John Wompas delivered the king's letter to Governor Leverett in June 1677, expecting that he would remove the restrictions on Wompas's land sales. However, the governor instead referred the case to the Indian Court presided over by Daniel Gookin. During the trial in June 1677, John Wompas was denounced by Nipmuc leaders and his uncles Anthony and Thomas Tray, who denied his authority to sell Nipmuc lands without the authorization of the sachem (Native leader) and the permission of fellow Nipmuc claimants to the land. Thwarted in his efforts to secure legal permission to sell land, Wompas began to sell it illegally. He also began broadcasting his knowledge of the colony's perilous political standing and publicly complaining about colony leaders' treatment of him and other Native people in the area.

== Prison ==
John Wompas spent time in prison at several points in his life:

- Spring 1673: Wompas was charged with drunkenness after a public fight with his wife Ann.

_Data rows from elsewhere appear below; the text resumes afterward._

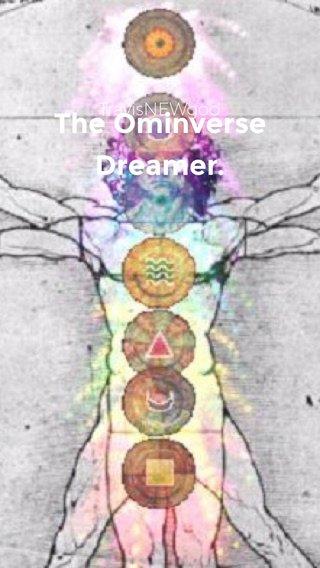 The Ominverse Dreamer. TravisNEWgod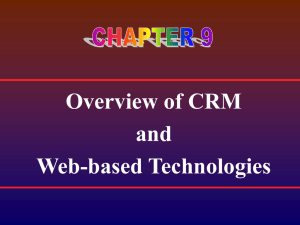 Chapter 9: Overview of CRM and Web Based Technologies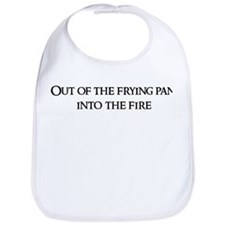 Out of the frying Bib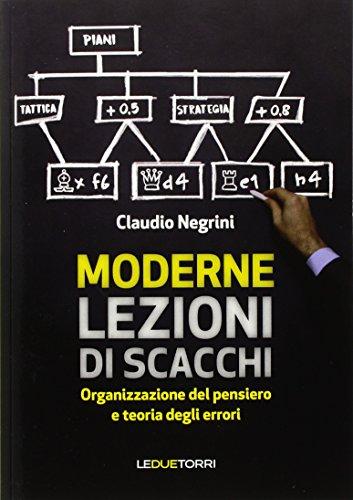 Moderne lezioni di scacchi. Organizzazione del pensiero e teoria degli errori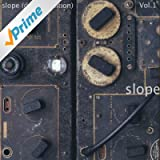 Slope (2013 Deluxe Edition), Vol.1.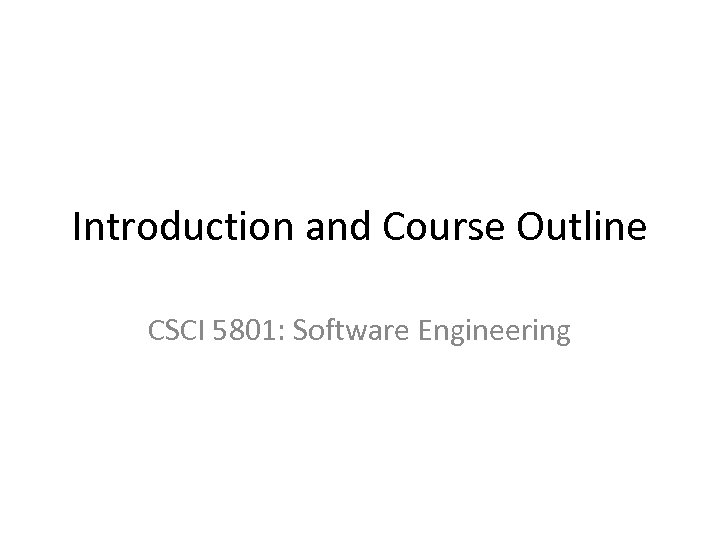 Introduction and Course Outline CSCI 5801: Software Engineering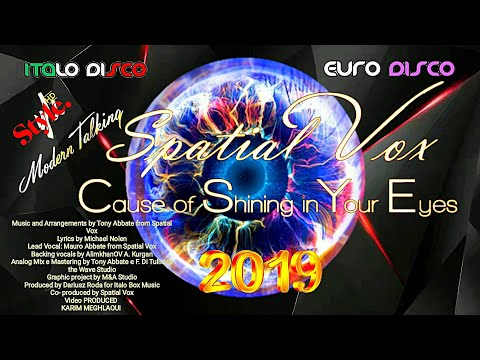 Modern Talking -Style 2019 - SPACIAL Vox - Cause Of Shining In Your Eyes/Short Version Album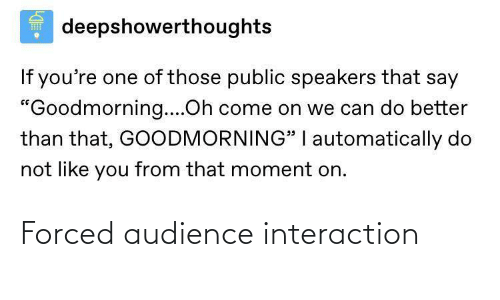 audience: Forced audience interaction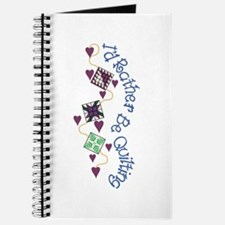 Rather Be Quilting Journal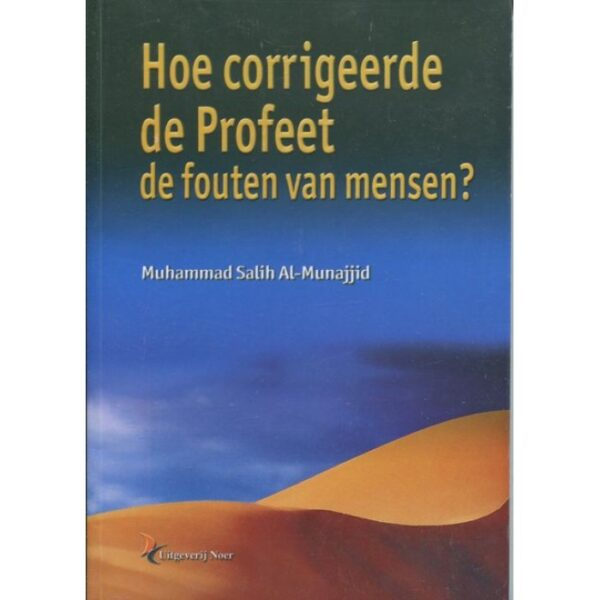 Hoe corrigeerde de Profeet de fouten van mensen?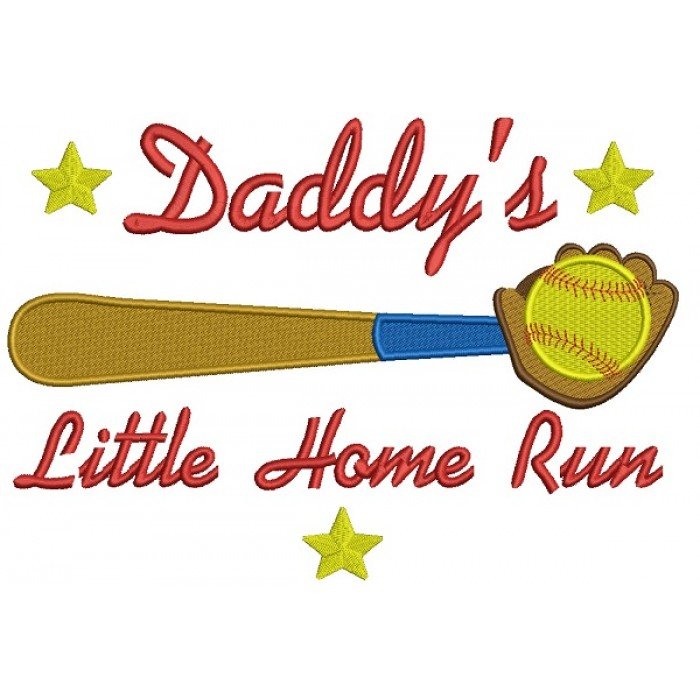 Daddy's Little Home Run Baseball Filled Machine Embroidery Design Digitized Pattern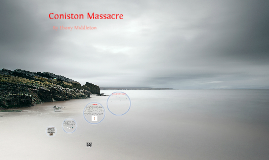 Copy of The Coniston Massacre
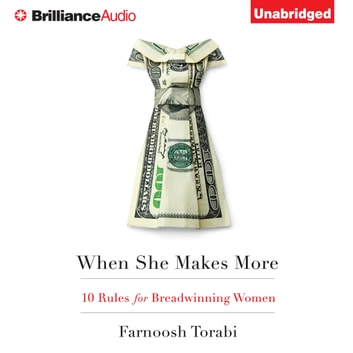 When She Makes More - 10 Rules for Breadwinning Women audiobook by Farnoosh Torabi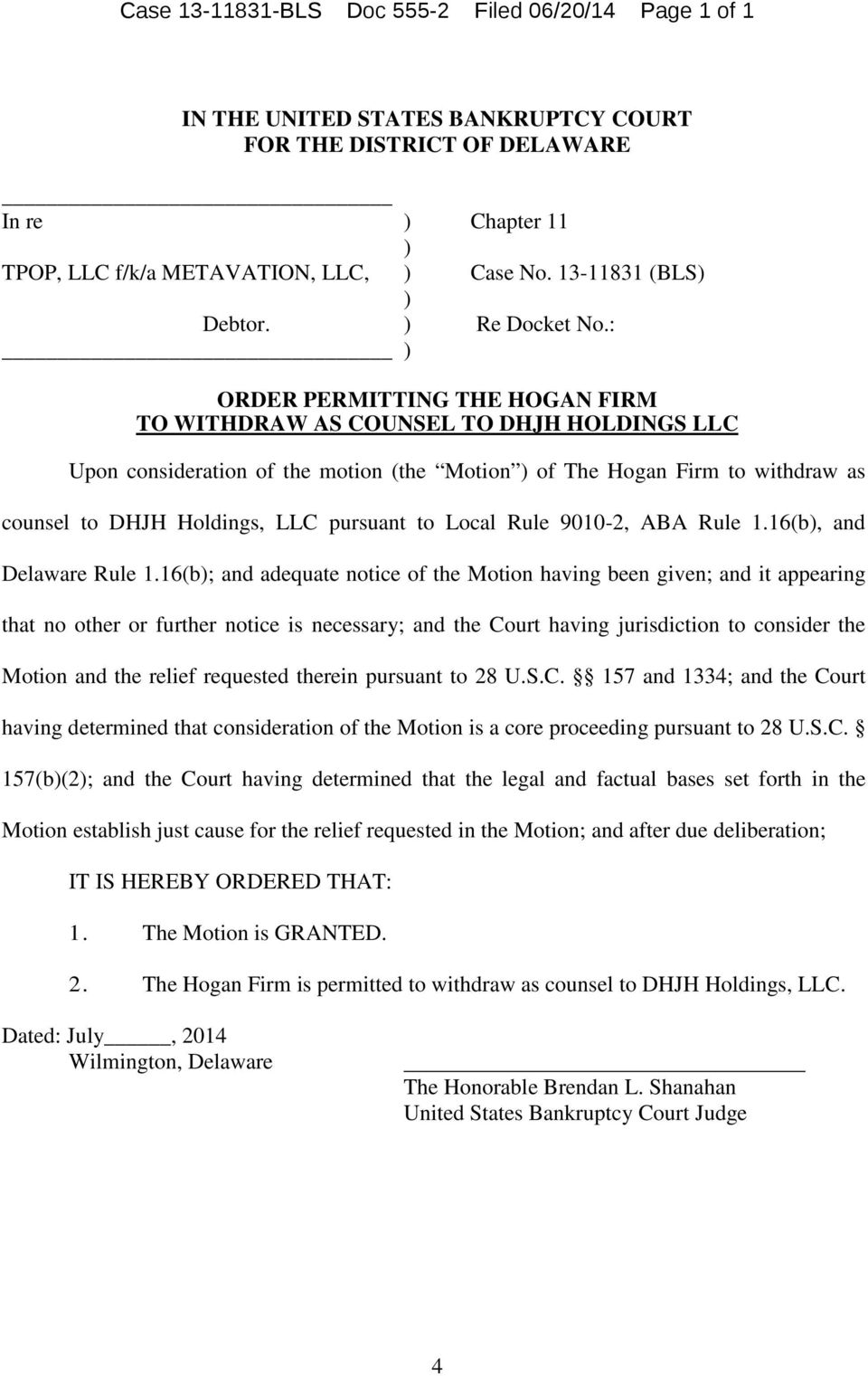 : ORDER PERMITTING THE HOGAN FIRM TO WITHDRAW AS COUNSEL TO DHJH HOLDINGS LLC Upon consideration of the motion (the Motion of The Hogan Firm to withdraw as counsel to DHJH Holdings, LLC pursuant to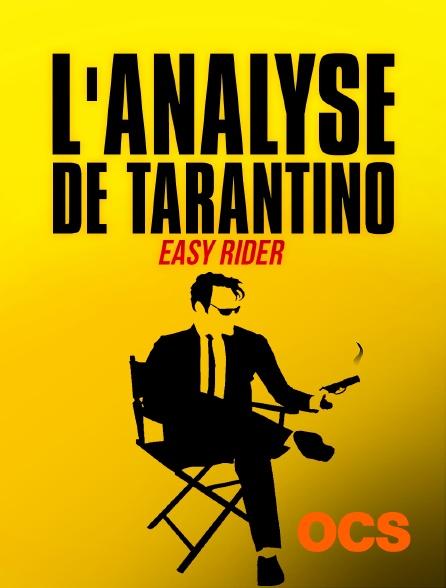 OCS - L'analyse de Tarantino - Easy rider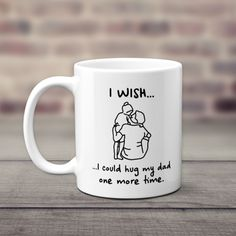 "If you are remembering your late father ardently on his birthday or father's day, then Our ""I Wish I Could Hug My Dad One More Time "" Mug is just What you need to express your feelings for your father in heaven.  You may have lost your father, but the memories between you and your dad will stay with you forever.  Our ""I Wish I Could Hug My Dad One More Time "" mug is probably the most sincere quote to express your love and affection for him. My Hime, Personalized Gifts For Dad, Custom Canvas Prints, Us Cup, Hug Me, I Wish, Dad Birthday, Heavenly Father, You Are The Father"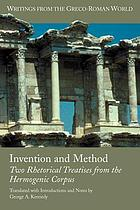 Invention and method : two rhetorical treatises from the Hermogenic corpus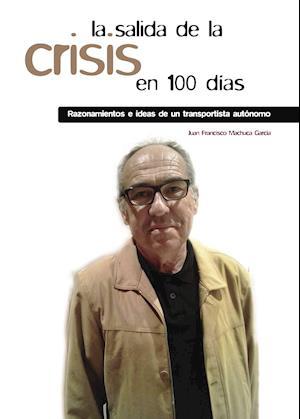 La salida de la crisis en 100 días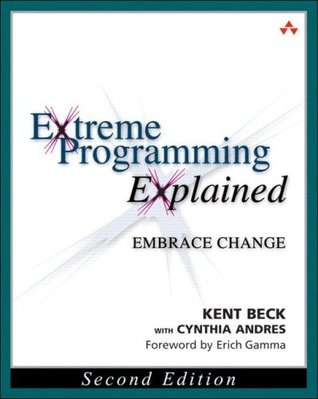 Extreme Programming Explained: Embrace Change (2nd Edition)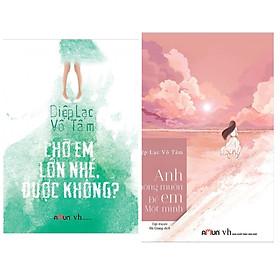 Combo Sách Văn Học Đặc Sắc : Chờ Em Lớn Nhé Được Không ? + Anh Không Muốn Để Em Một Mình ( Tặng Kèm Postcard Greenlife )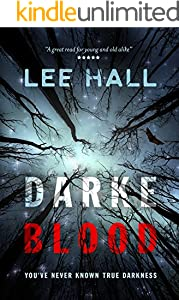 Darke Blood: You've never known true darkness (The Order of the Following Series)
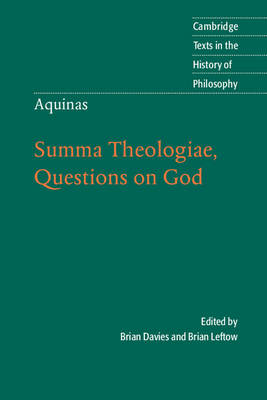 Aquinas: Summa Theologiae, Questions on God by Brian Leftow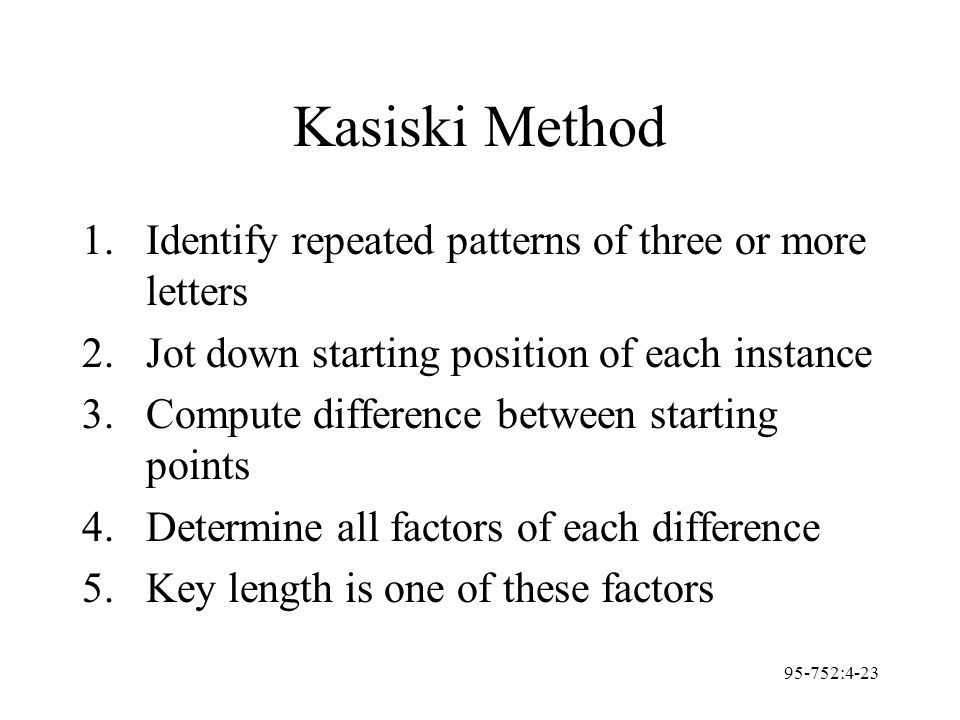 95-752:4-23 Kasiski Method 1.Identify repeated patterns of three or more letters 2.Jot down starting position of each instance 3.Compute difference be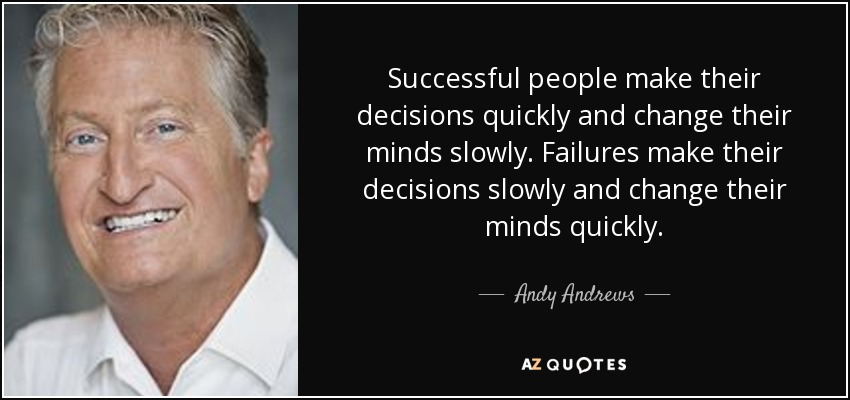Successful people make their decisions quickly and change their minds slowly. Failures make their decisions slowly and change their minds quickly. - Andy Andrews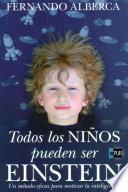 Libro de Todos Los Niños Pueden Ser Einstein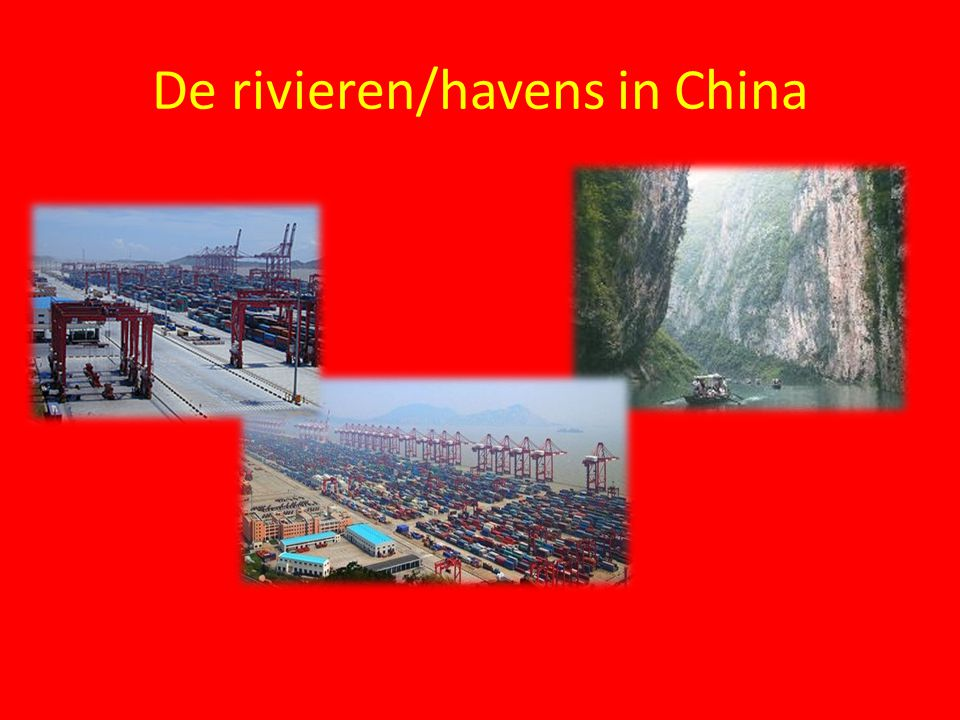 De rivieren/havens in China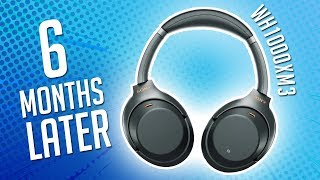 Sony WH-1000XM3 6 Months Later | An Honest Review
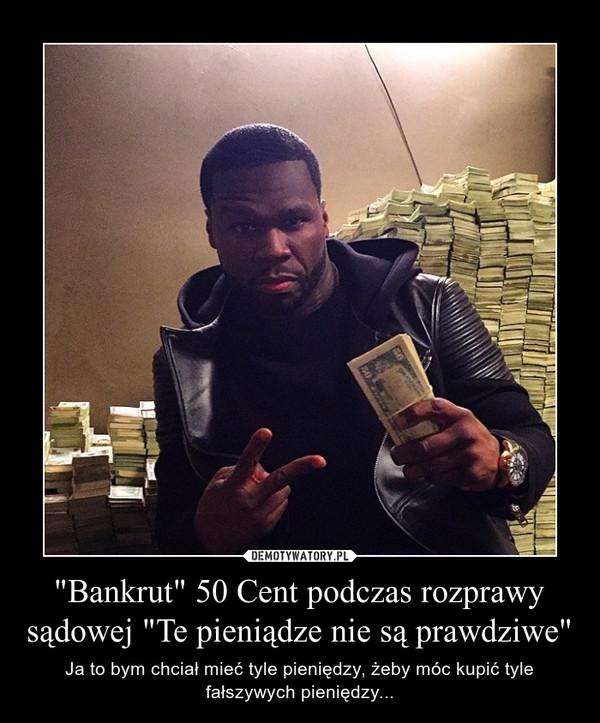 """""""Bankrut"""" 50 Cent podczas rozprawy sądowej """"Te pieniądze nie są prawdziwe"""" – Ja to bym chciał mieć tyle pieniędzy, żeby móc kupić tyle fałszywych pieniędzy..."""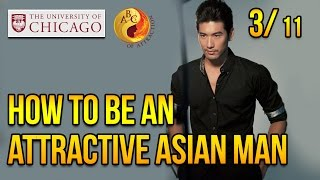How to be an Attractive Asian Man at University of Chicago, Part 3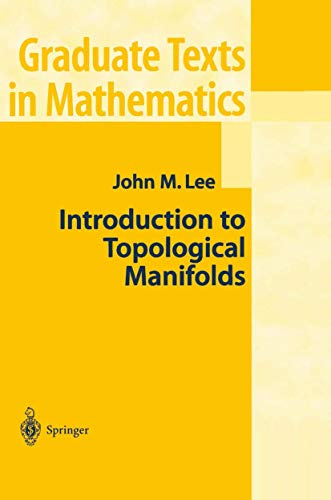 Introduction to Topological Manifolds (Graduate Texts in: Lee, John M.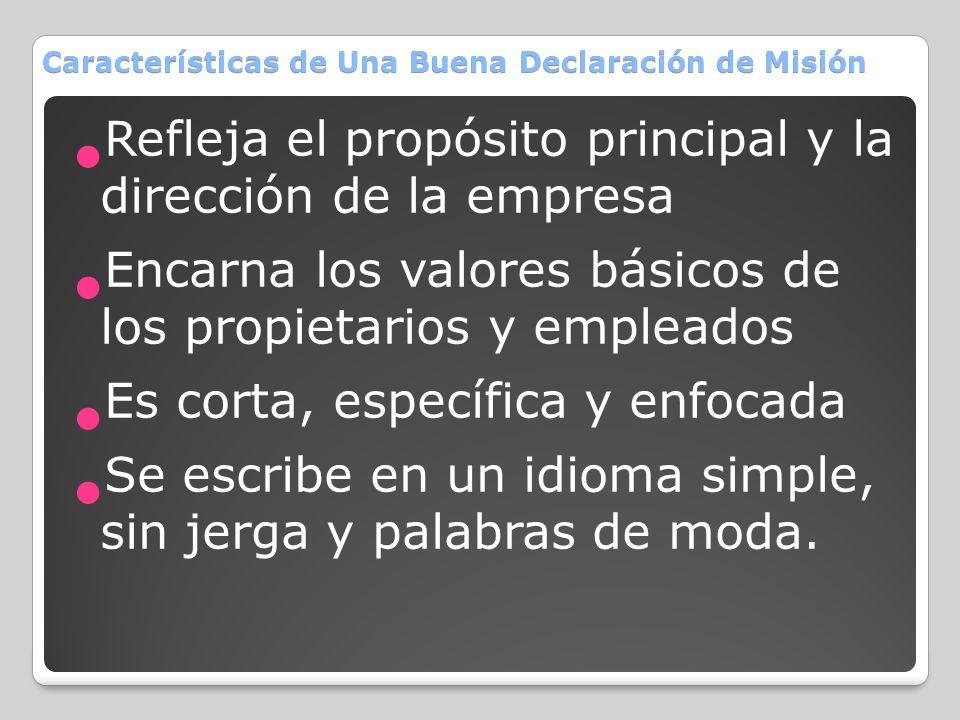 Características de Una Buena Declaración de Misión Refleja el propósito principal y la dirección de la empresa Encarna los valores básicos de los prop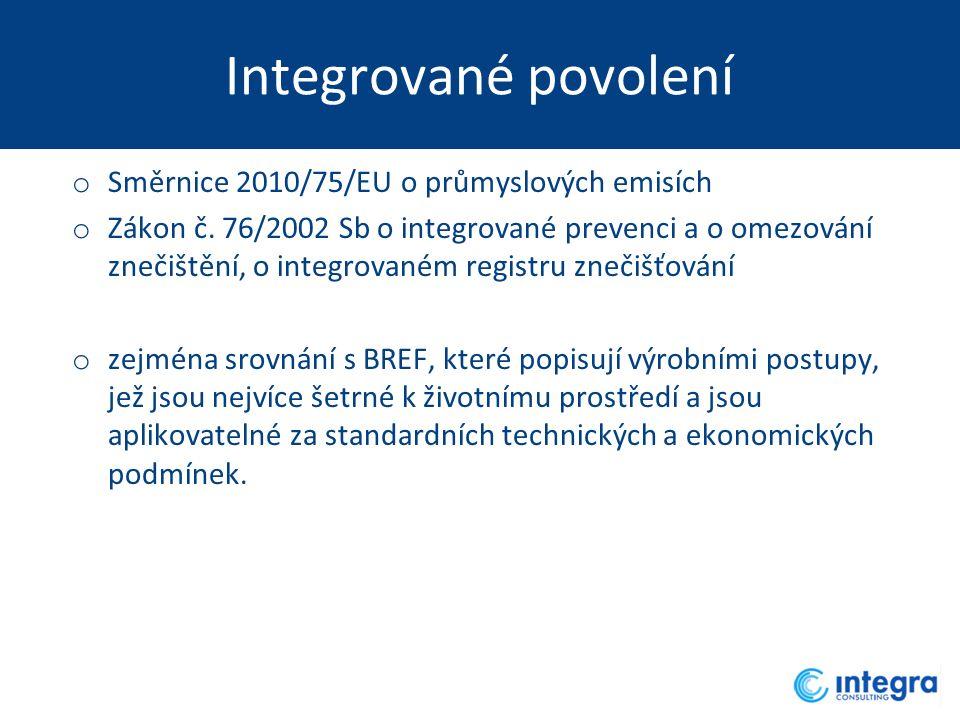 Integrované povolení o Směrnice 2010/75/EU o průmyslových emisích o Zákon č. 76/2002 Sb o integrované prevenci a o omezování znečištění, o integrované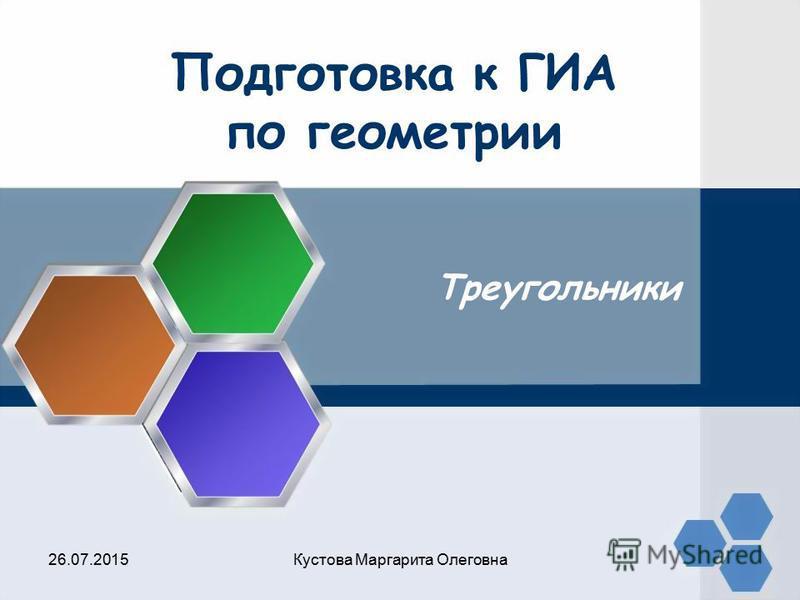 Подготовка к ГИА по геометрии Треугольники 26.07.2015Кустова Маргарита Олеговна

He was held in the Boston prison until his fines were paid.
- February - December 1676: Wompas spent nearly a year in debtors' prison in London, from February to December 1676.
- September 1677: Wompas openly mocked a crowd of townspeople in Cambridge, Massachusetts, for their military ineptness and their shaky political standing before the Crown. He also threatened them, asking "whether they never saw an Indian before" and, when they answered in the affirmative, replying, "You shall feel them too." For these threats, the town constable secured Wompas in the Cambridge jail. Wompas quickly escaped, was recaptured, and was imprisoned in the Boston jail, from which he was released on bond the following month.
- May 1678: Wompas traveled to Fairfield, Connecticut, to claim land his wife had inherited from her father. Town leaders rejected his claims and imprisoned him. After his release, Wompas petitioned the Connecticut General Court for the land, but the court ruled against him.

== Death ==
After Wompas's attempt to claim land in Connecticut, he traveled south to New York, obtained a position on a ship's crew, and sailed back to England. While there, he wrote a second petition to King Charles II complaining of colonial mistreatment of himself and all Indians in New England. The king wrote another letter on Wompas's behalf, proclaiming that "not only the Petitioner but all such Indians of New England as are his subjects and submit peaceably and quietly to his Majesty's Government, shall likewise participate in his Royall Protection," and sent it to the governor of Connecticut on March 28, 1679. However, John Wompas never returned to New England. In the late summer of 1679, Wompas wrote a will in which he claimed the status of a sachem and bequeathed the Nipmuc land around Hassanamesit to his Nipmuc relatives. He died in September 1679 in London, England. The fact that Wompas created a will before he died indicates that his death was not unexpected, but the exact cause of his death is unknown.

== Legacy ==
John Wompas's legally-binding will helped protect the land of the Hassanamesit Nipmuc people. While he left a large amount of land to English colleagues, he specifically reserved all of Hassanamesit for his Nipmuc kinsmen John Awassamog, Norwaruunt, and Pomhammell. Because of this bequest, English beneficiaries of the will were forced to set aside four square miles of land for the Nipmucs within the eight square miles of the township granted to them by the Massachusetts General Court in 1704. Some of that four square miles of land is still in Nipmuc possession today—the only land in Massachusetts that has never left Native hands.